**DOCUMENT EXCERPT**
[Start of section]
# Outdated parts of GBAtemp



## Sonicslasher (Mar 5, 2010)

Exhibit A: 






I'll start from top to bottom.
Site Features Index: More about that in Exhibit B.
F.A.Qs.: "Sorry, the link that brought you to this page seems to be out of date or broken."
Podcast: It's missing 14 episodes.
RSS Feeds: It links to a topic and not the directly to the RSS Feed.
Exhibit B:




GBAtemp Podcast (Tempcast): same beef.
Quizzes & Contests: Seems like it should link to a wiki page. I don't really know though.
Wi-Fi Nights: Links to a topic that has been dead since 2007 and isn't the official topic for the present one.
Xzibit:





Exhibit C:




Wiki Tutorial: 500 Internal Server Error
Glossary: Would be nice to see it updated.
Official List of flash card Dealers: Needs the addition of a few things like that recent shop that "GBAtemp Dissaproves"
Official Guide to FlashMe: Flashme is no longer needed (I'm pretty sure anyway)
Guide to DS Emulation Terms: To quote the topic: "THIS GUIDE IS NO LONGER UP TO DATE."
GBAtemp Review Portal:

This is something that really needs to be updated. The outed and out of service cards should be grouped as such. I bought a Ultra Flashpass because of GBAtemp's review for $60. That was in 2008, and it was still outdated then.
[End of section]
**YOUR TASK**
Continue the forum thread about outdated parts of GBAtemp, starting right after its last sentence.

**SUPPLIED DATA**
[Start of section]
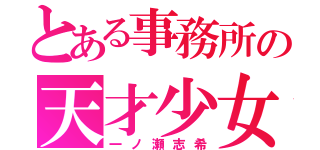 とある事務所の
天才少女
一ノ瀬志希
[End of section]
**RESPONSE BOX**
There's probably some other dated stuff that's been bothering me, but this is all I can recall for now.


----------



## Hadrian (Mar 5, 2010)

Guildy Pops does it now.  Maybe a link to his "stuff" blog will be better.
http://gbatemp.net/index.php?showtopic=200097


----------



## tj_cool (Mar 5, 2010)

Sonicslasher said:
			
		

> Glossary: Would be nice to see it updated.


There is an updated version in the Wiki
Same thing for basically the whole FAQs and Guides section


----------



## Sonicslasher (Mar 5, 2010)

tj_cool said:
			
		

> Sonicslasher said:
> 
> 
> 
> ...


So it's just a matter of mods copying from the wiki and pasting it into those sections?


----------



## Overlord Nadrian (Mar 5, 2010)

Sonicslasher said:
			
		

> tj_cool said:
> 
> 
> 
> ...


Et vice versa, yes.


----------



## dice (Mar 6, 2010)

Half those links should probably be removed (especially when they're not going to be updated on a regular basis).


----------



## The Catboy (Mar 6, 2010)

Xzibit:




Epic win!


----------



## saxamo (Mar 6, 2010)

Thank you josh for bringing this to everyone's attention.


----------



## DeMoN (Mar 6, 2010)

Yes, but the question is: will these ever be fixed or updated?


----------



## Costello (Mar 6, 2010)

wow thanks Sonicslasher, post of the month 
	

	
	
		
		

		
		
	


	



we'll try to get all that stuff sorted out !


----------



## zeromac (Mar 6, 2010)

Off-topic but Congrats on getting promoted to podcast crew Josh


----------



## B-Blue (Mar 6, 2010)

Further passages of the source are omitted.